Department of Anesthesiology, Vanderbilt University Medical Center, Nashville, TN, USA.
Department of Biostatistics, Vanderbilt University Medical Center, Nashville, TN, USA.
Int J Obstet Anesth. 2022 Aug;51:103550. doi: 10.1016/j.ijoa.2022.103550. Epub 2022 Apr 22.
Uterine atony is the most common cause of postpartum hemorrhage and is associated with substantial morbidity. Prospectively identifying women at increased risk of atony may reduce the incidence of subsequent adverse events. We sought to develop and evaluate clinical risk-prediction models for uterine atony following vaginal and cesarean delivery, using prespecified risk factors identified from systematic review.
Using retrospective data from vaginal and cesarean deliveries occurring at a single institution between 2010 and 2019, antepartum and intrapartum risk-prediction models for uterine atony, defined by supplementary uterotonic administration in addition to prophylactic oxytocin infusion, were developed using logistic regression. The C-statistic quantified the ability of the model to discriminate between cases and controls.
Data were available for 4773 atony cases and 23 933 controls. The antepartum model included 20 risk factors and exhibited moderate discriminatory ability (C-statistic 0.61, 95% confidence interval 0.60 to 0.62). The intrapartum model included 27 risk factors and showed improved discriminatory ability (C-statistic 0.68, 95% confidence interval 0.67 to 0.69).

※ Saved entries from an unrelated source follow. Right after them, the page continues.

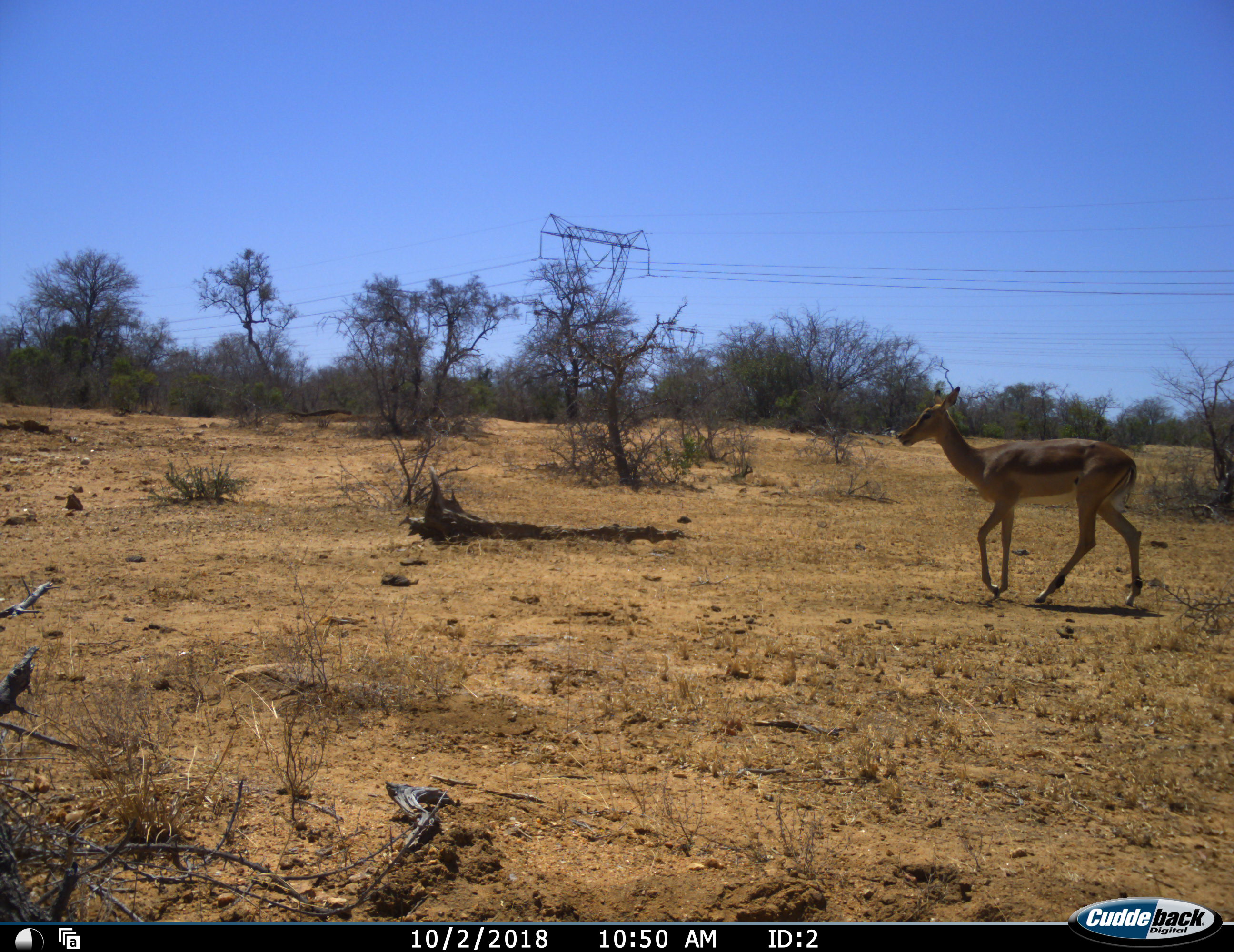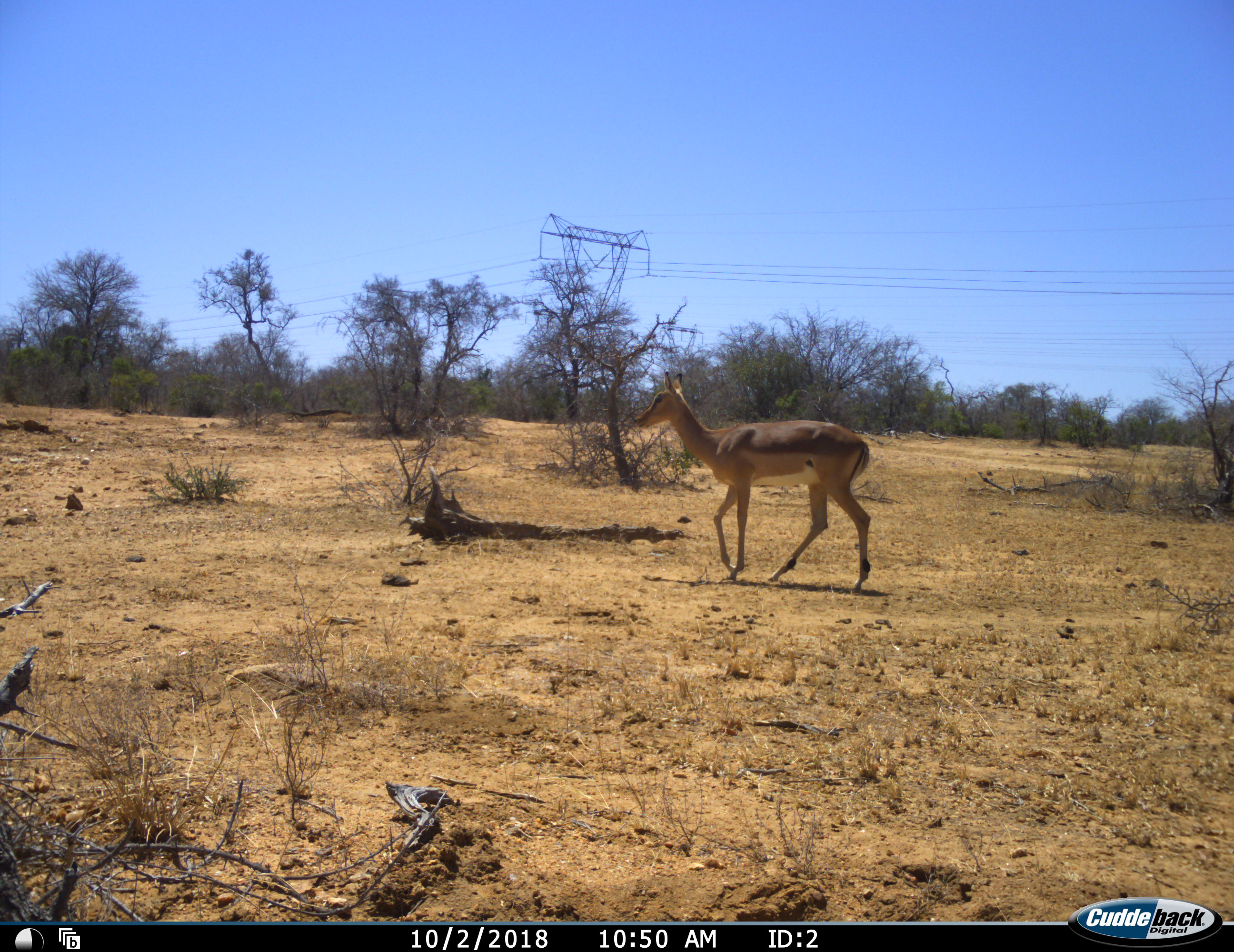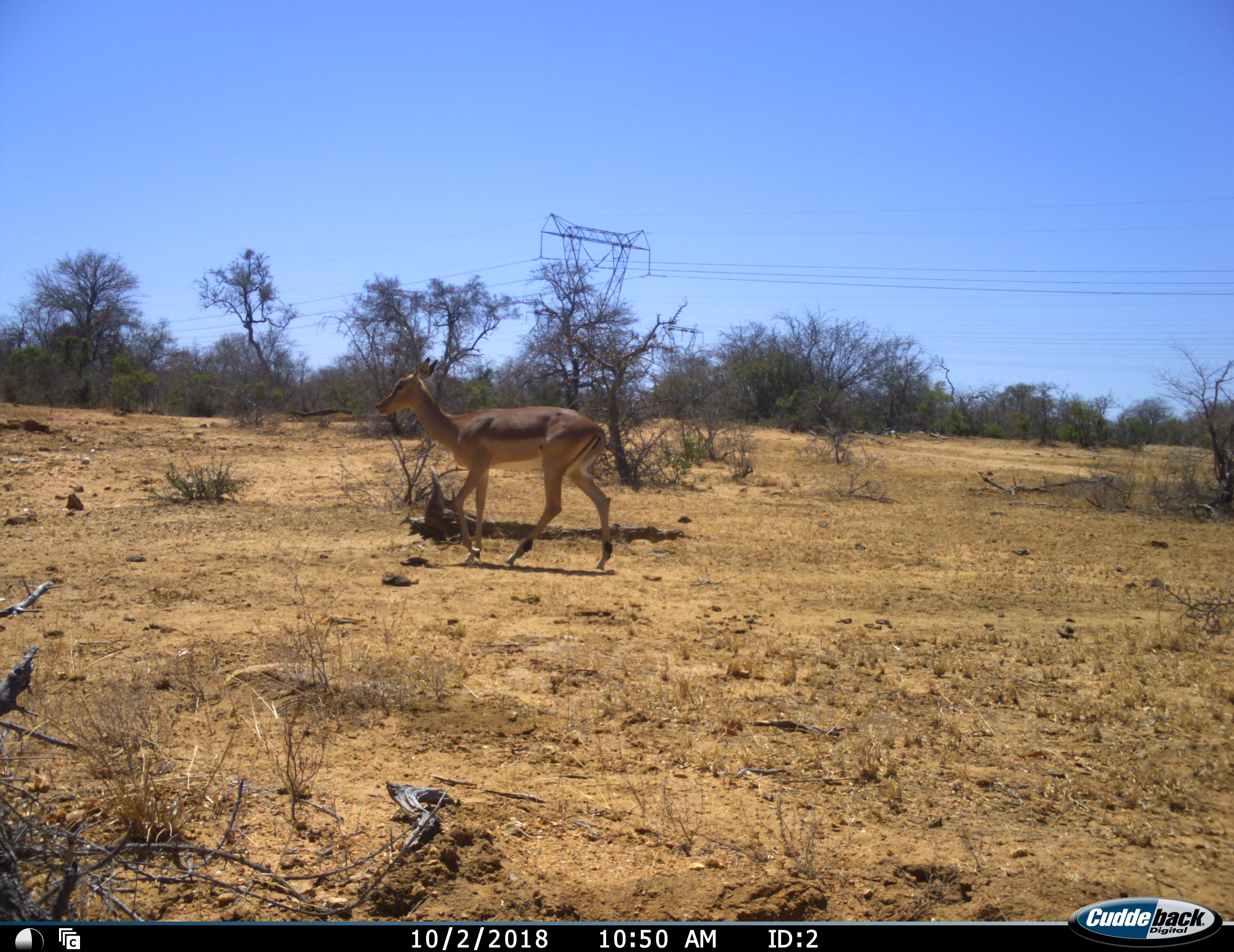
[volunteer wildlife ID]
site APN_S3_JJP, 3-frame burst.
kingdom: Animalia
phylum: Chordata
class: Mammalia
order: Artiodactyla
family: Bovidae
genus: Aepyceros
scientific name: Aepyceros melampus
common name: impala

We identified antepartum and intrapartum risk-prediction models to quantify patients' risk of uterine atony. Models performed similarly for all delivery modes, races, and ethnic groups. Future work should further improve these models through inclusion of more comprehensive prediction data.
子宫收缩乏力是产后出血的最常见原因,与大量发病率相关。前瞻性地识别出子宫收缩乏力风险增加的妇女可能会降低随后发生不良事件的发生率。我们试图使用系统评价中确定的预设风险因素,为阴道分娩和剖宫产分娩后发生的子宫收缩乏力开发和评估临床风险预测模型。
使用单家机构 2010 年至 2019 年期间阴道分娩和剖宫产的数据,使用逻辑回归为子宫收缩乏力(定义为除预防性催产素输注外还需要补充宫缩剂)开发了产前和产时的风险预测模型。C 统计量量化了模型区分病例和对照组的能力。
共有 4773 例宫缩乏力病例和 23933 例对照资料可用。产前模型包括 20 个风险因素,具有中等的区分能力(C 统计量为 0.61,95%置信区间为 0.60 至 0.62)。产时模型包括 27 个风险因素,显示出改善的区分能力(C 统计量为 0.68,95%置信区间为 0.67 至 0.69)。
我们确定了产前和产时的风险预测模型,以量化患者发生子宫收缩乏力的风险。这些模型在所有分娩方式、种族和族裔群体中的表现相似。未来的工作应通过纳入更全面的预测数据来进一步改进这些模型。